One of those V.I.P. guests was the fashion designer Donna Karan, a friend of Mrs. Ong's, a follower of the raw food movement and a regular visitor of both Parrot Cay and the Begawan Giri. Her private chef at the time, Jill Pettijohn, based in New York, had a big hand in developing the raw food section of the Parrot Cay menu.
"I started going down there when I was working for Donna," Ms. Pettijohn said in a telephone interview. "She would do the yoga retreats. I would be making food for her, and of course I had to use the kitchen. Everyone was really interested in what I was doing. Eventually I gave them some classes and guided the menu.
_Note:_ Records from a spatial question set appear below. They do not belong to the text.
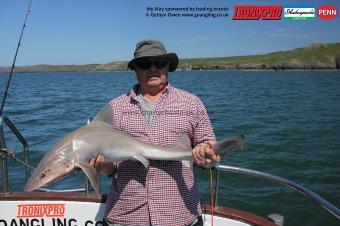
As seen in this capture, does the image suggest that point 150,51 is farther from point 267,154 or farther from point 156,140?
point 267,154

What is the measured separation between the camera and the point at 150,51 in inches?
130

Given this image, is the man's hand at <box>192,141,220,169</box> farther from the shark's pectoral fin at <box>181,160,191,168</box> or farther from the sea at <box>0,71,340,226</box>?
the sea at <box>0,71,340,226</box>

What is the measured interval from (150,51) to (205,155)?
96 centimetres

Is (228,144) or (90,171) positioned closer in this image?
(228,144)

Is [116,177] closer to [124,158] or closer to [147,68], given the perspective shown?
[124,158]

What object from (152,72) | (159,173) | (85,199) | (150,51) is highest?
(150,51)

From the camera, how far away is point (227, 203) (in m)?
9.04

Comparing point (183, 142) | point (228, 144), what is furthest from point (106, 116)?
point (228, 144)

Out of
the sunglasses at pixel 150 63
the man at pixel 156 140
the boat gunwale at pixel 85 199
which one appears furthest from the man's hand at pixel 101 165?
the boat gunwale at pixel 85 199

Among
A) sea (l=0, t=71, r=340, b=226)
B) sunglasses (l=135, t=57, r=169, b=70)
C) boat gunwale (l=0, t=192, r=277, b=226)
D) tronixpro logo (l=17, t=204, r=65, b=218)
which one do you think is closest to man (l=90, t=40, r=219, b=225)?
sunglasses (l=135, t=57, r=169, b=70)

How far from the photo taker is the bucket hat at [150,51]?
3307 millimetres

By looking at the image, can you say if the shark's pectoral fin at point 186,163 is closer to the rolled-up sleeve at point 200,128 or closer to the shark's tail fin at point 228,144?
the rolled-up sleeve at point 200,128

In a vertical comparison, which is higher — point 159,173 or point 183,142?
point 183,142

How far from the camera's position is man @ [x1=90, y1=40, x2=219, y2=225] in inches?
128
"There is that hippie cult crowd," she added, "but there's a bunch of us that are quite normal."
Trying a raw food dish at a luxury resort is, Ms. Pettijohn said, a "kind of bridge into a better lifestyle. You can take this road and go along it, and if it doesn't do anything but make you feel good for a few days, at least you had a taste and know you can go back to it." While Ms. Pettijohn still cooks occasionally for Donna Karan, she now spends much of her time organizing private five-day raw food nutritional cleanses for prominent New Yorkers.
Similar weeklong raw food cleanses and detox retreats have been offered for years at dedicated centers like the Hippocrates Health Institute in West Palm Beach, Fla., but it's only in the last few years that more luxurious versions have begun to crop up. While the rustic rooms at the institute are really only a step up from a youth hostel, the Farm at San Benito, opened at the end of 2002 in the Philippines (632-696-3795; http://www.thefarm.com.ph/), is set on a coconut plantation with thatched-roof villas, elaborate gardens, a pet peacock and a general manager with experience at some of Asia's top hotels.
The Farm's signature wheat grass shots and green drinks, squeezed from organic green vegetables, were served up poolside by friendly waiters at the chic Bali-styled spa with open-air massage areas. A wealthy oilman from Oman, a banker from London and a businesswoman from New York City were just three of that week's dozen guests doing the program. Some will return home and — concerned about raised eyebrows — tell their friends that they were winding down at a deluxe resort. Others, like the oilman, however, had heard about the Farm from a business colleague convert who had done the retreat in an effort to help a recovery from prostate cancer. The seven-day "medical vacation" starts at $1,231.20 a person for two sharing a room.
Tthe Complete Retreat (44-207-689-0030; http://www.thecompleteretreat.com/), also in its fourth year, is a raw food retreat in a white villa about 45 miles northwest of Marbella, Spain. The head of the program, Lisa Jeans, also has retreats in England, and early next year will hold one on St. Barts. Here in Spain one might meet heiresses and accomplished businessmen and women over green juices, morning yoga classes, hikes in the hills and raw food meals that might include cold curried carrot soup, raw food "sushi" and a sorbet made only from frozen bananas. An all-inclusive week starts at £1,350 ($2,416 at $1.79 to the pound), double occupancy.
The guests here talk about babies, compare travels to exotic locales and check out one another's skin in hope of that mythical "raw food glow." It's more of a clique than a cult, and these raw foodists definitely prefer designer jeans to dream catchers.